REQUIREMENT A:
Which control variables does the excerpt on distribution losses name? List every one.
REQUIREMENT B:
Does each statement agree with the excerpt on distribution losses? Answer yes or no for each and quote the deciding words. (i) The Electricity Act of Japan sets the voltage range of a low voltage distribution area under a pole transformer at 101 ± 6 V. (ii) The objective function minimizes distribution losses over a period of one week. (iii) All pole transformers are configured at a transformation ratio of 6600 V:100 V.

SUPPLIED TEXT:
BEGIN

The objective function ${F}_{con}$ is used to minimize the distribution losses for a period of one day. ${P}_{LBinv}$, ${Q}_{LBinv}$, ${Q}_{PVinv}$, ${T}_{k}$ are determined as control variables. ${N}_{node}$ means the number of distribution nodes. This function is used to find the optimal reference value of cooperative operation. In the proposed incentive approach, the objective function is updated as follows:

$$min:{F}_{inc}({P}_{LBinv},{Q}_{LBinv},{Q}_{PVinv},{T}_{k})=\sum _{t=1}^{24}\sum _{i=1}^{{N}_{node}}({P}_{Loss,i}\left(t\right)-{\upsilon}_{i}\left(t\right))$$

#### 3.2. Constraints

**Robust voltage range for PV installation:**

Generally, all nodes’ voltage constraint is expressed as Equation (5):

$${V}_{min}\le {V}_{m}\left(t\right)\le {V}_{max}.$$

A stipulated voltage range of a low voltage distribution area under a pole transformer is set to be within 101 ± 6 V in the Electricity Act of Japan. According to [20], the distribution voltage will fluctuate up to 6.5 V in a low voltage area under the high penetration of RES. In order to preserve robustness, thus a restriction has been put on the general voltage limit (95–107 V) as 101.5 V–105 V in this work. By configuring all pole transformers at a transformation ratio of 6600 V:105 V, the ${V}_{min}$ and ${V}_{max}$ are assigned 6380/101.5 V (0.967 pu) and 6600/105 V (1.0 pu), respectively.

END

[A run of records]
BEGIN

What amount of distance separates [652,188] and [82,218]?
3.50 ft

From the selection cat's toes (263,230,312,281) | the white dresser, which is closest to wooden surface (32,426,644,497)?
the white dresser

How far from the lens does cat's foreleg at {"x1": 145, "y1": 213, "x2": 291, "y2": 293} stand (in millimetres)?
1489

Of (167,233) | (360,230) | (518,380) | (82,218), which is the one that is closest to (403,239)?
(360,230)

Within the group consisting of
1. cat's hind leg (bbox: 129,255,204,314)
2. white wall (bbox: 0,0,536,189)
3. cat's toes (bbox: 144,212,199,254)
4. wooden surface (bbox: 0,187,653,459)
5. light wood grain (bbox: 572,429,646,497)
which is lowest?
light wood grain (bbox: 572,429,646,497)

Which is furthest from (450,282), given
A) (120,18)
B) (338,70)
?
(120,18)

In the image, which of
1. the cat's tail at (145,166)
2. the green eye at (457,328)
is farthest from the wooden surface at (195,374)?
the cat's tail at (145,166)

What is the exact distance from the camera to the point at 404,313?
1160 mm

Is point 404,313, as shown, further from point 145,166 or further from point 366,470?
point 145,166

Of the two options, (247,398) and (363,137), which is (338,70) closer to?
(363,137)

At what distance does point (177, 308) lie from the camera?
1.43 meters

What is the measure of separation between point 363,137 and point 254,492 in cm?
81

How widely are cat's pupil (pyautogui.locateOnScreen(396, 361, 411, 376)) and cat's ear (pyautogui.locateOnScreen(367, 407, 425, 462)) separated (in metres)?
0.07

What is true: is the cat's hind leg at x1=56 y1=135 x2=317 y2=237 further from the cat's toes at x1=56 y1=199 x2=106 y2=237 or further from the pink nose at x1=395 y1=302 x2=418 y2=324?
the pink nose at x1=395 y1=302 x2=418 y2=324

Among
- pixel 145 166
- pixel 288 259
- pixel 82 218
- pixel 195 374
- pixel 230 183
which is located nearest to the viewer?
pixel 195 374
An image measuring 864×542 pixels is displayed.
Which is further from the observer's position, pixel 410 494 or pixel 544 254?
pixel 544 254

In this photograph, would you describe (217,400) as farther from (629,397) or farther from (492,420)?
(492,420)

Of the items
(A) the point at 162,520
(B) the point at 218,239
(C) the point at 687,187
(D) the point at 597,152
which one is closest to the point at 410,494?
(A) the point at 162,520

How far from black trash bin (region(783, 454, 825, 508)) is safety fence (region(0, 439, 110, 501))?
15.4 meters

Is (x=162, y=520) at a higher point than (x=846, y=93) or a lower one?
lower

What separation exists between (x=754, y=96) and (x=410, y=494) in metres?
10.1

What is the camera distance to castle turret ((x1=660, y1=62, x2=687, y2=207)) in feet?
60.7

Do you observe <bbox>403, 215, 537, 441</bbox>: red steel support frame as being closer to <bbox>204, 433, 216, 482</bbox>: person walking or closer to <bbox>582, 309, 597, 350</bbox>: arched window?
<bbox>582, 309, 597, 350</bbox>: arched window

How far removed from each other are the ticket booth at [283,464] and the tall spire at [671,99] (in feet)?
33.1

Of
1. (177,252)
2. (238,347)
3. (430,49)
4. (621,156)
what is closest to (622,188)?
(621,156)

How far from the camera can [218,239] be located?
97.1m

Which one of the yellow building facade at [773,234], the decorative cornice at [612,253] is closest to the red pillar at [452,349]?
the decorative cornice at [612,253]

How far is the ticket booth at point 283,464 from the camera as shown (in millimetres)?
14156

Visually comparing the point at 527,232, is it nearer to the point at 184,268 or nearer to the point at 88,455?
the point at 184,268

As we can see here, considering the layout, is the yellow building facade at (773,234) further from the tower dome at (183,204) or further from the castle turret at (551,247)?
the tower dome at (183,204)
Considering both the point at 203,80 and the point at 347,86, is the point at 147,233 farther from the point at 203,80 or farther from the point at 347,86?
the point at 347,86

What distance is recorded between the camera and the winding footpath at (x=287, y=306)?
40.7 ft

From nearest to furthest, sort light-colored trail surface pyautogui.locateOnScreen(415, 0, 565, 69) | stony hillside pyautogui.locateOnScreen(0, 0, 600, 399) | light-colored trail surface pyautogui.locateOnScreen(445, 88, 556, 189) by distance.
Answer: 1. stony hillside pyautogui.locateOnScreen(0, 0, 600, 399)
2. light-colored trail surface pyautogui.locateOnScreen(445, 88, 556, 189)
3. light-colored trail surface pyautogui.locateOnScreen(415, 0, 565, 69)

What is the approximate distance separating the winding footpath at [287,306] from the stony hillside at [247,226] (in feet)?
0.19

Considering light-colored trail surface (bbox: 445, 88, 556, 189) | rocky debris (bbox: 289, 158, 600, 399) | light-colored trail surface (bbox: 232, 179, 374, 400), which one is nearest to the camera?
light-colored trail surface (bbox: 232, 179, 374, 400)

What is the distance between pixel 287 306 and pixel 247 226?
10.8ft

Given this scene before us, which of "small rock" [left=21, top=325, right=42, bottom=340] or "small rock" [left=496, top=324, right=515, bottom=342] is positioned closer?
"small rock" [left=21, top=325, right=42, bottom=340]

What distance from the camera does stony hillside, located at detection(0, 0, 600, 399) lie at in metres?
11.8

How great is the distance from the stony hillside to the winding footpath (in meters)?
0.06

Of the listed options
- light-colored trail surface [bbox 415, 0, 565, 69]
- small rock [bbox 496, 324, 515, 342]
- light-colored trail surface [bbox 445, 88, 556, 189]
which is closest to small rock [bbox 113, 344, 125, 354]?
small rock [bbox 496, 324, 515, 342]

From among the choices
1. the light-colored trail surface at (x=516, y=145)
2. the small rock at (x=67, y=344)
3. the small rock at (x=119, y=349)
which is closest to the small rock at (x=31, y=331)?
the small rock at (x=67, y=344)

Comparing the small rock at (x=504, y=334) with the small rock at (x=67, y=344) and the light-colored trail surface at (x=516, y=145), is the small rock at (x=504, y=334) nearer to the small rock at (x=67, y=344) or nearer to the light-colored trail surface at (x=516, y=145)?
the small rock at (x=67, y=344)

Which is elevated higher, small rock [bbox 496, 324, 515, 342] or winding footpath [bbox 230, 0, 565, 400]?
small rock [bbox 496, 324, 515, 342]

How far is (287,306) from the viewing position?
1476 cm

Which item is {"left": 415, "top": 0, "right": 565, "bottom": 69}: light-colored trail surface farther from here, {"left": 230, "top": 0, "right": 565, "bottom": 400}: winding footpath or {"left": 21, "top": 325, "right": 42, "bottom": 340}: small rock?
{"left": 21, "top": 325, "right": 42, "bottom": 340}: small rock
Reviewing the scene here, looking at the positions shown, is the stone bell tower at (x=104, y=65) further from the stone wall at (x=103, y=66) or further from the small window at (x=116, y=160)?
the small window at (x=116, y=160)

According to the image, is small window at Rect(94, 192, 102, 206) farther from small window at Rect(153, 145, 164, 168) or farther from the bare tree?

END

ANSWER A:
P_LBinv, Q_LBinv, Q_PVinv, T_k

ANSWER B:
(i) Yes: "is set to be within 101 ± 6 V in the Electricity Act of Japan"
(ii) No: "to minimize the distribution losses for a period of one day"
(iii) No: "By configuring all pole transformers at a transformation ratio of 6600 V:105 V"